Written by Sandra Vogel, Contributing Writer

So, spending on online advertising has finally overtaken spending on TV advertising. The BBC this morning reports on research carried out by the Internet Advertising Bureau and PricewaterhouseCoopers.

The switch was always expected to happen, but the recession has caused advertising to move online and away from TV, radio and print more quickly than might have otherwise been expected.

Technology firms have been found to make the largest ad spend with about 19 percent of spending, with telecoms, finance and entertainment following on.

TV advertisers look like they are coming out fighting with industry body Thinkbox saying that online and TV advertising aren’t in competition but are complementary.

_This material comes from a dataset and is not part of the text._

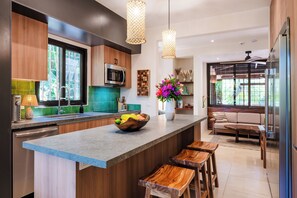 A modern kitchen with a central island, wooden bar stools, a built-in microwave, and a large window.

Well, I’m no economist. But it seems to me that while in a theoretical world, that might well be true, in a world where there is £x to spend on advertising and the advertisers want to get the greatest return for their investment, they want to highly target their ads. Choosing to advertise shoes on a Web site that is about shoes seems more efficient than advertising them on a medium which is going out to potentially everybody i.e. TV.

And I suspect that even if a shoe ad is sandwiched into a TV programme about shoes, the targeting is less good on TV than online due to the fact that people are more likely to have sought out a Web site and flopped in front of a TV prog.

Factor in ad production cost and it seems to me it is a no-brainer where the £x should be spent.

The real point isn’t that the line has been crossed, but what this means for the future of commercial TV and whether its demise is closer than we think.